Mais cette approche légèrement cartoonesque se retrouve surtout au niveau des visages. Cette page en donne deux bons exemples : tout d’abord, avec la déformation rigolote du visage de Creed sous l’impact du coup, puis avec le faciès souriant d’Ultimate Hulk qui le lui a asséné. Cette sur-expressivité donne beaucoup de charme aux dessins d’Adams car elle contraste avec l’aspect souvent monolithique que beaucoup d’artistes donnent à leurs héros. Comme Michael Golden, Arthur Adams a mis en place des codes graphiques lui permettant de rester réalistes MAIS de booster l’expressivité de ses personnages. Il s’agit notamment des yeux très ronds, des nez légèrement allongés et surtout des bouches larges et/ou charnues.

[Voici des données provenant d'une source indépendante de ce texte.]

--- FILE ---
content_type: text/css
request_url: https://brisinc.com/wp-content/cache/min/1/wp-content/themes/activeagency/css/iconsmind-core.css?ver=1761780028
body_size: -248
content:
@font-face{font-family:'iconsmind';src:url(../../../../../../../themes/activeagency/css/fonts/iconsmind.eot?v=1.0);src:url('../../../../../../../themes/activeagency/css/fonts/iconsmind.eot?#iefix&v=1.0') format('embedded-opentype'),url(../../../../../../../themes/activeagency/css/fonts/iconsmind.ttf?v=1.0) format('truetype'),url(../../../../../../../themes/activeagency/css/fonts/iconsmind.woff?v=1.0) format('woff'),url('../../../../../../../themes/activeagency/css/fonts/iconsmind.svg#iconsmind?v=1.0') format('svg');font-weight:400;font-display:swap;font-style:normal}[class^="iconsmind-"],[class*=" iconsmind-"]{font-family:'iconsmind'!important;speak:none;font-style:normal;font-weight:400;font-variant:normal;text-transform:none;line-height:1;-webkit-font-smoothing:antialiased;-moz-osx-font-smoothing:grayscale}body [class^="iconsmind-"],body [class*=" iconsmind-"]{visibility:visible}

10/ Parce qu’ils le valent bien…

Ultimate comics X : origins par Arthur Adams - Des coiffures variées
Ultimate comics X : origins par Arthur Adams – Des coiffures variées

Je terminerai avec un dernier truc que j’aime beaucoup dans le style d’Arthur Adams : la façon dont il dessine les cheveux ! Mixant allègrement des représentations à grandes mèches pointues façon manga ou des versions plus détaillées, l’artiste propose à chaque fois une grande variété de coupes. Cela peut paraitre anodin (et normal) mais ce n’est pas aussi fréquent que ça : regardez comment beaucoup de dessinateurs font les cheveux longs des personnages féminins et vous verrez qu’il n’y a souvent que 2 ou 3 styles de coiffures.

Adams, lui, travaille les boucles, les textures, les franges, les dégradés et les pointes car il sait que cela fait partie intégrante de la caractérisation physique d’un personnage. D’ailleurs, sa Jean Grey est, à ce titre, assez renversante capillairement parlant, alors qu’elle est privée de sa belle couleur rousse !

En conclusion

On ne va pas se mentir, je ne vais pas vous recommander Ultimate comics X : origins pour le scénario. Ce n’est pas une mini-série qui restera dans l’histoire même si elle se lit avec un plaisir modéré. Elle manque notamment de la touche émotionnelle que Jeph Loeb a su insuffler à ses meilleures histoires, chez Marvel mais surtout chez DC. Ce comics mérite cependant un achat ou un coup d’œil pour le magnifique rendu des planches d’Arthur Adams. Ce dernier étant rare dans son travail séquentiel, cela vaut toujours le coup de s’y plonger. Mais à choisir, je vous recommanderai plutôt de mettre la main sur la magnifique série Jonni Future ou sur son « creator-owned », le trop vite oublié Monkeyman and O’Brien (Legend / Dark Horse).